# Stated task 1
In the blog post on differentiation and integration, what does integration look for?
# Stated task 2
Carry on the blog post about differentiation and integration from where it stops.

# Document excerpt
Start

Posted on April 15, 2026April 26, 2026 by admin

In A ‘problem’ with “Ask Jesus into your heart,” I introduced ‘differentiation’ and ‘integration’ to describe how individuals and organizations work to create their identify. They outline differences to distinguish themselves from others (differentiation) or similarities to show avenues of potential alignment (integration). I shared how Indigenous students in a conservative evangelical college exemplified these two approaches to the question of how Indigenous and Christian beliefs and practices should relate to each other.

Integration is less rigid than differentiation (has fewer ‘final answers’) and casts a wider net for information before making decisions. While differentiation is bound by rules and preconceived notions, integration looks for patterns of meaning from a diversity of inputs. It isn’t an either-or, black or white, dualistic mindset. A powerful example of this tension in evangelicalism has been the issue of guidance and the will of God.

End

# Spatial questions linked to pictures
Start

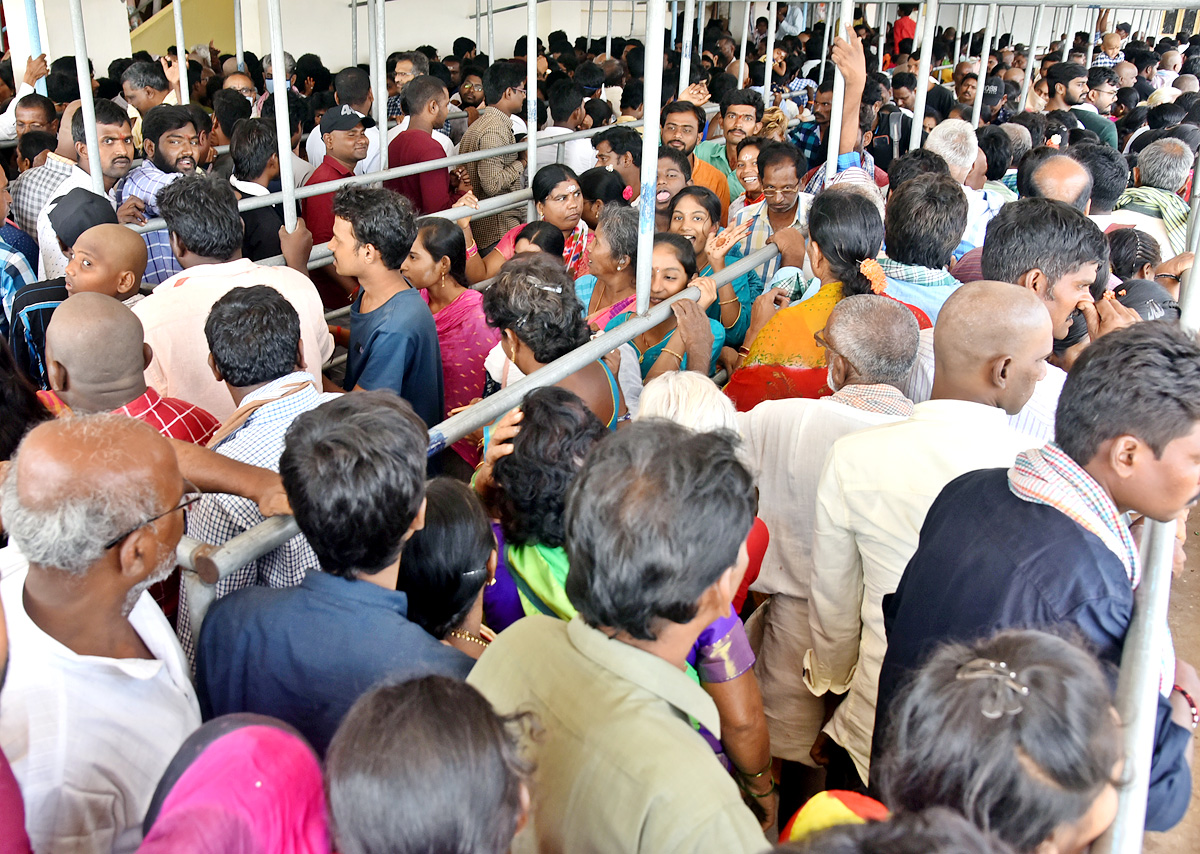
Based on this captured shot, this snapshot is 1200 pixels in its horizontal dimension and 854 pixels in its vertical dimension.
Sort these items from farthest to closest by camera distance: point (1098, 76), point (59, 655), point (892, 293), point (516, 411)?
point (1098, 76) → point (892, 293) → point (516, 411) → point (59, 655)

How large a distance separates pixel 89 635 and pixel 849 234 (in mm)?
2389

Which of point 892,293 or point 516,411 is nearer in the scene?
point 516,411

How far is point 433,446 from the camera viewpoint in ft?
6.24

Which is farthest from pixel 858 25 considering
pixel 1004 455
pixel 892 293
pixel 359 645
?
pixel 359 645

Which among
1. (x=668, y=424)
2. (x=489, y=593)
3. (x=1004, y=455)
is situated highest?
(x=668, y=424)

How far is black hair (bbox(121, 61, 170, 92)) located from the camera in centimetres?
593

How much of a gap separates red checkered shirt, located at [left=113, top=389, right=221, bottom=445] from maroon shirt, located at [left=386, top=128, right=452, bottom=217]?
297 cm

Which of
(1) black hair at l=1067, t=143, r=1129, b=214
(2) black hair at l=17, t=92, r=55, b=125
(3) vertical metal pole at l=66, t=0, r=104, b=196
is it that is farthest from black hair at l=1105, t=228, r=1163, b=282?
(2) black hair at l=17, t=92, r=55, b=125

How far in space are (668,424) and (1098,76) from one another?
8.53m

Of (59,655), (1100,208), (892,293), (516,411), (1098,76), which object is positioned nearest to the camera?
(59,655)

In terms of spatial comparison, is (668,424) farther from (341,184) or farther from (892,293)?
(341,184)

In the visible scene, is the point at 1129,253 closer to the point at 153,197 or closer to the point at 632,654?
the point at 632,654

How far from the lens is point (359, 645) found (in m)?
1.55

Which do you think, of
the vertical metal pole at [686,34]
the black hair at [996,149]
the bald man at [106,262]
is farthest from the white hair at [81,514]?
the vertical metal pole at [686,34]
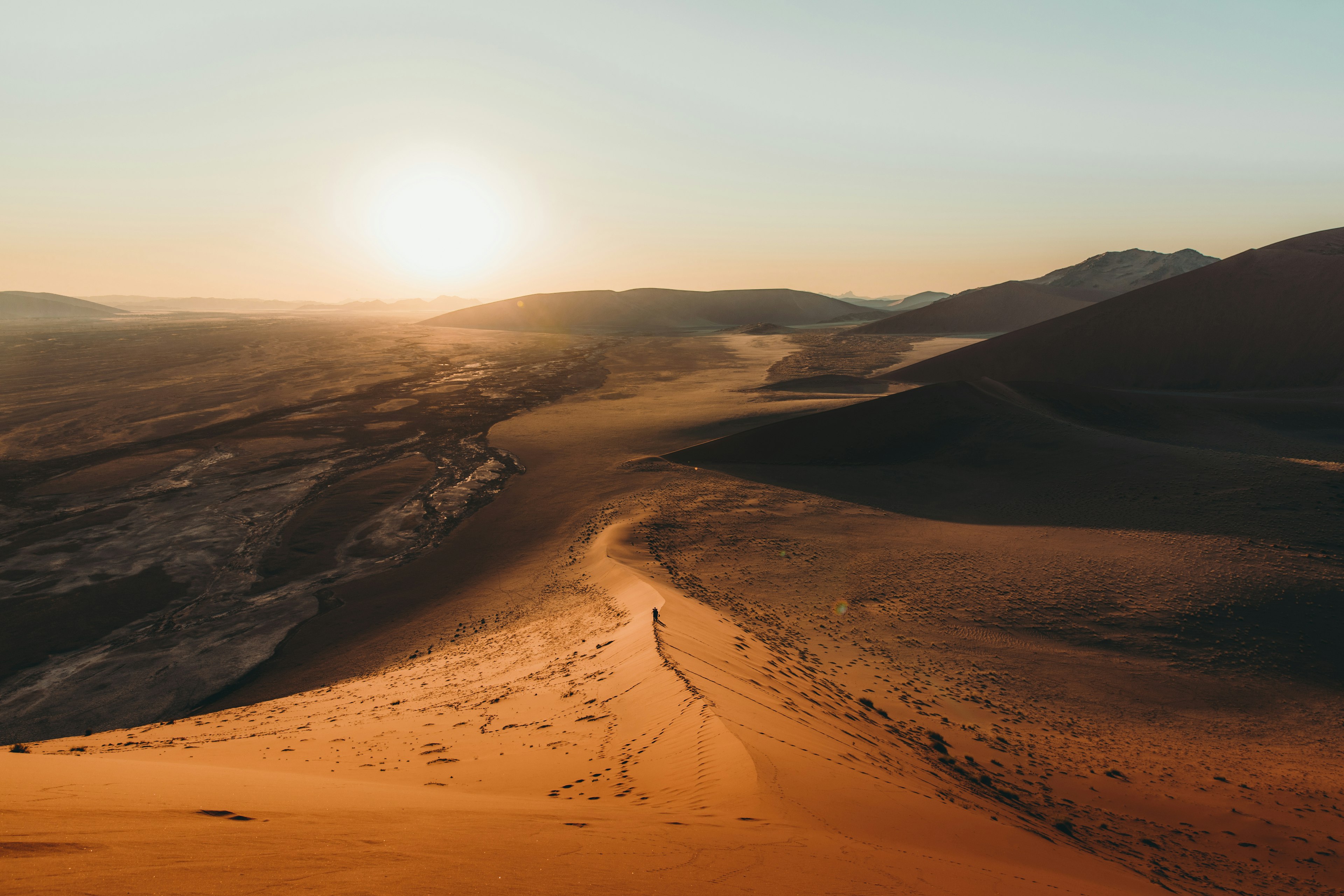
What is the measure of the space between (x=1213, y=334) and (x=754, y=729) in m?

End

# Expected answer 1
Patterns of meaning from a diversity of inputs.

# Expected answer 2
Older conservative evangelicals may remember Garry Friesen’s Decision Making and the Will of God: A Biblical Alternative to the Traditional View (1984). It was a welcome breath of fresh air to some Christians. Outright heresy to others. He challenged the traditional evangelical default view of God’s method for providing guidance: that we must look for a precise, specific will of God, a bullseye, when making decisions (i.e., differentiation).

Friesen offered what he called the wisdom view. It was more permissive in that it encouraged exploring a range of options before making decisions (i.e, integration). It even allowed for the possibility that a young man or woman could have more than one potential life partner out there.

In other words, Friesen’s wisdom view was integrative. It assumed a processing of relationships between relevant variables before making a decision. Whereas differentiation would look for the target’s bullseye, the precise, single answer that would distinguish it from everything else. The differentiated approach definitely attributes more credit to God for decisions. But it also risks leaving the human mind and rational analysis in the margins.

Ironically, the challenge of differentiation or integration in pursuing the will of God is quite relevant to the concurrent problem of determining the relationship between Indigenous and Christian beliefs and practices.

A personal experience of fellowship.

I introduced this experience at the end of A ‘problem’ with . . .’.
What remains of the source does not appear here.